Bengali actor, director, and writer

Motilal Ray (February, 1843 - 1908) also known as Mati Ray was a Bengali actor, director, and writer. He popularized the Jatra Gan by composing simple fluent and elegant ballads. He revived the old tradition in a new way. Under his influence, Krishna Lila Jatra came to be known as ‘Puratan' old.

== Biography ==
=== Early days ===
Motilal Ray was born on 21 Magh of 1249 Bangabda (in February 1843) in the village of Bhatsala in Bardhaman district (now in Purba Bardhaman district). His father was Manohar Ray and mother was Kashishwari debi. After starting his studies in the village school, he came to Nabadwip and completed his primary studies from Nabadwip Missionary School. He later studied in Barasat High School.

=== Professional career ===
With the help of Madhab Chowdhury, Motilal Ray began his career as a teacher in the Missionary School in Nabadwip.

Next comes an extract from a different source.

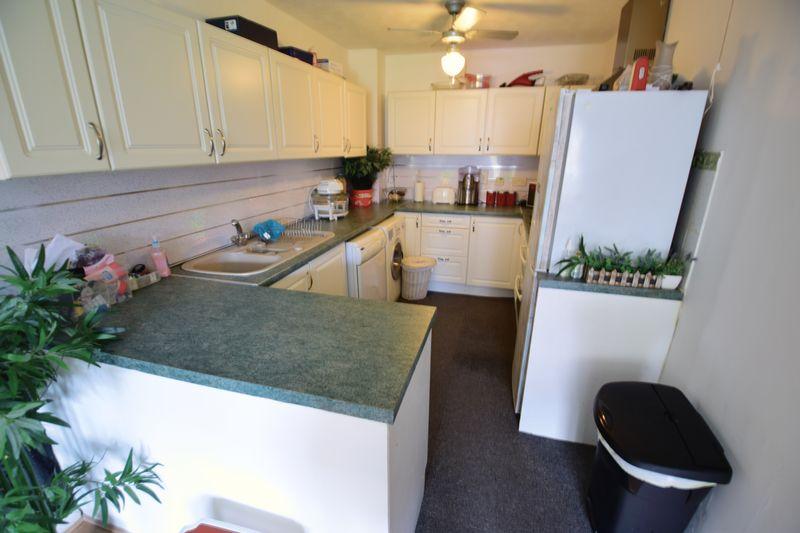 1 bedroom Flat to buy in Hastings Street, Luton - Photo 2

Within a few days, he got a service at Jorasanko police station and went there. And within a few months he got a good job in Calcutta G.P.O. and moved there.

He had a hobby of writing poetry since childhood. When he met Ishwar Gupta, the editor of Sambad Prabhakar, one day he got a chance to write poetry there. Later, he got a chance to write for Hari Narayan Babu's Jatra Dal. Then he began to earn and acquired a great reputation by holding Jatra performances with Hari Narayan. Two plays of Motilal ‘‘Tarani Sen Badh’’ and ‘‘Ram Bano Bash’’ or ‘‘Ram Biday’’ were performed in Hari Narayan's Jatra.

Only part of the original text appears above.